Will an AI change its response based on the nature of the interaction eg, collaborative, dominant, adversarial, and therefore be influenced by the behavior of the human it is interacting with? If the AI can learn, then it is possible it would adapt its response, but at least certain biases will still be removed, for example a human’s ability to act ethically can be impaired by factors, such as lack of sleep or low blood sugar.
The importance of explaining decisions is paramount, especially in training and teaching.
Assurance
Can we get systems to clearly explain what they are doing, rather than us just monitoring outputs? A student will learn that if they produce a a high-quality output they will get a good mark. In practice does that change their moral make up? Similarly, if you test an AI system, it might give you the answer it knows you want, rather than what it would do in practice.
Systems will always stumble over the scenarios that they were not programmed to deal with.
There is a question around the prominence of fairness in the Code of Ethics. It only appears once but takes on a greater role in discussions around the concept of “public interest”. How does one decide what is fair? It is contextual. People do not like unexplained unfairness, but are more accepting of explained unfairness. What is fair might be too subjective a perception to build into a system.
Fair dealing in the code of ethics is more to do with client relationships eg, dealing with vulnerable people. Perceptions of fair dealing are very subjective.
People are getting better at fooling systems (and being fooled by them).
The issue with linking ethics and AI is that it’s an attempt to quantify through a system ,whereas many these questions are contextual.
How much are we willing to pay for the right answer? There is a power relationship between the purchaser and supplier of a system and possibly prohibitive entry costs.
The role for accountants will be developing an assurance framework to determine whether firms/systems are operating in accordance with ethical principles. Implementation will be key.
Summary
AI only gives a probable answer, so additional governance is required as a result. Lack of understanding of new technologies is a big issue and those reliant on junior members of staff will require education. Where does accountability lie?

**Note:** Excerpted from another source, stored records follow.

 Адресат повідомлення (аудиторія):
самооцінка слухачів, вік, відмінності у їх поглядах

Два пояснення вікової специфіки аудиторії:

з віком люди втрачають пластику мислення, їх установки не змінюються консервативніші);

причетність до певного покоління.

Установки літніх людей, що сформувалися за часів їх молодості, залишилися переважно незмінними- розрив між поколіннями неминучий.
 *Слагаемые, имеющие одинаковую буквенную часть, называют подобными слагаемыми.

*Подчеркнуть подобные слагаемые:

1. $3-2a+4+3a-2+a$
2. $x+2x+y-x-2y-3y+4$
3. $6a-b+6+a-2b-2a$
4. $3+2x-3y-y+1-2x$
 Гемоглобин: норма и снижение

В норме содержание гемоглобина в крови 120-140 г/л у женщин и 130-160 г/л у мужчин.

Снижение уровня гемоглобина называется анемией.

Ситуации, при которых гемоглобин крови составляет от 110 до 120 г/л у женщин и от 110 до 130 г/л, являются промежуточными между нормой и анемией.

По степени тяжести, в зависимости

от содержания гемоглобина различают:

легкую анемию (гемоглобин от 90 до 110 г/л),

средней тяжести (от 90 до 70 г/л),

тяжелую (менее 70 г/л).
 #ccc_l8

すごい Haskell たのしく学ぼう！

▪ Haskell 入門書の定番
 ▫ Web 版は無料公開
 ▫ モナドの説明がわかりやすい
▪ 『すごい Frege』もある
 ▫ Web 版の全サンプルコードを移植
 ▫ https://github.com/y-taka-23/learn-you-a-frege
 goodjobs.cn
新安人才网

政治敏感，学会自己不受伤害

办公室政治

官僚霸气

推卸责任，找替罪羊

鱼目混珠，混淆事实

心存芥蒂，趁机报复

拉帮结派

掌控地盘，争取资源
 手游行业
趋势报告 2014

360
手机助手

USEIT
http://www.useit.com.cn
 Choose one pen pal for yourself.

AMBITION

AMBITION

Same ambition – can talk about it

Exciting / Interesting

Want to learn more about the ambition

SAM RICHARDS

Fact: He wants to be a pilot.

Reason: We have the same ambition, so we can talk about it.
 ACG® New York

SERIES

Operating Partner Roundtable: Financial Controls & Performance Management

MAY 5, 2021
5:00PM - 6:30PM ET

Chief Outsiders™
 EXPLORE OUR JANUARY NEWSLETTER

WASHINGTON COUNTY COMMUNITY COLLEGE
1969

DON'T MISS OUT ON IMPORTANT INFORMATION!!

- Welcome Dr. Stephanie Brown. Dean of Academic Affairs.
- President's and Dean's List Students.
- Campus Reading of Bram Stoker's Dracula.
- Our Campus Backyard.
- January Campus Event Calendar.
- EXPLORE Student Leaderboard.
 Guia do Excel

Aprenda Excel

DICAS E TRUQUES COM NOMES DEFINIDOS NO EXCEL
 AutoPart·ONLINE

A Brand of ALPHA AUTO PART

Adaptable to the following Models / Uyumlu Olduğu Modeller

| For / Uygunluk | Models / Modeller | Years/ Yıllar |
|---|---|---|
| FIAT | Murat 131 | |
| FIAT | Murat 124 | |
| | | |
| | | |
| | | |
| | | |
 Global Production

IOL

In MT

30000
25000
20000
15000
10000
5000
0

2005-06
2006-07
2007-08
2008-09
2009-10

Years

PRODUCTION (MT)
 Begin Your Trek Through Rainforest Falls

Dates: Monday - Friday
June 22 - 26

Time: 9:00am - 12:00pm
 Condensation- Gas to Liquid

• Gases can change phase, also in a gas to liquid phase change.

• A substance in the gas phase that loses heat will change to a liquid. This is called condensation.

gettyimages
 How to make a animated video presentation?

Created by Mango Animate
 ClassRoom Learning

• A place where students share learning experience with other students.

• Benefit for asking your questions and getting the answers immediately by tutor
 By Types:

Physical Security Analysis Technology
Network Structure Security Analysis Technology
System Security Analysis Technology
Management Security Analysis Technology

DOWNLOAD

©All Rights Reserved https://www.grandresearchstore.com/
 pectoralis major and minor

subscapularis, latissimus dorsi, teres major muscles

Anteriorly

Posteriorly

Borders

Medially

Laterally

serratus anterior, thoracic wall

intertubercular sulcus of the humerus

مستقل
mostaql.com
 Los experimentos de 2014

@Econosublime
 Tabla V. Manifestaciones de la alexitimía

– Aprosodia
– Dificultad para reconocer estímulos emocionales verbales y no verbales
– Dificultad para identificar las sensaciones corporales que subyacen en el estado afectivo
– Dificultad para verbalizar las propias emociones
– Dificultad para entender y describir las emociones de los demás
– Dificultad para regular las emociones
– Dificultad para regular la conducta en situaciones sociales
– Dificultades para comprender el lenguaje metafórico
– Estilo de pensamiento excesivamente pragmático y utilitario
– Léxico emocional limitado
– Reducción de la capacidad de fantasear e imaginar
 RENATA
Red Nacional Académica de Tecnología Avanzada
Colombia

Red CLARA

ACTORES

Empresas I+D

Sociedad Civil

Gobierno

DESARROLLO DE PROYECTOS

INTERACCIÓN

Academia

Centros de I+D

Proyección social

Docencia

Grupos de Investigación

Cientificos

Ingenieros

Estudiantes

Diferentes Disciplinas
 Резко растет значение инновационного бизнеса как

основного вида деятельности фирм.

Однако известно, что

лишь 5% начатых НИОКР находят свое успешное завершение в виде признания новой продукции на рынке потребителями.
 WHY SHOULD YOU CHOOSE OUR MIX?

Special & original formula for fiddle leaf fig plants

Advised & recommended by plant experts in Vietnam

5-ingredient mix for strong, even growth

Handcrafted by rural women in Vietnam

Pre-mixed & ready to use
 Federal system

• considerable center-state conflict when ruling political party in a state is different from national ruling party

How do we go through the lifecycle of an AI system, including transfer to different software systems and the training that would be required. Should there be a fundamental change or incremental evolution?
Black box computers are likely to make a lot of mistakes. We are in the spotlight every time a system is to blame. There needs to be a big jump in understanding not only our data but that of our clients. The ethical principles of the profession will remain important. Professional scepticism is key.
As technology becomes more complex we need to ensure that a human reviewing the output of the machine understands how the machine has reached its conclusion. It will be essential that the machine can explain the basis for its decision, so that a human can assess the reasonableness of the decision.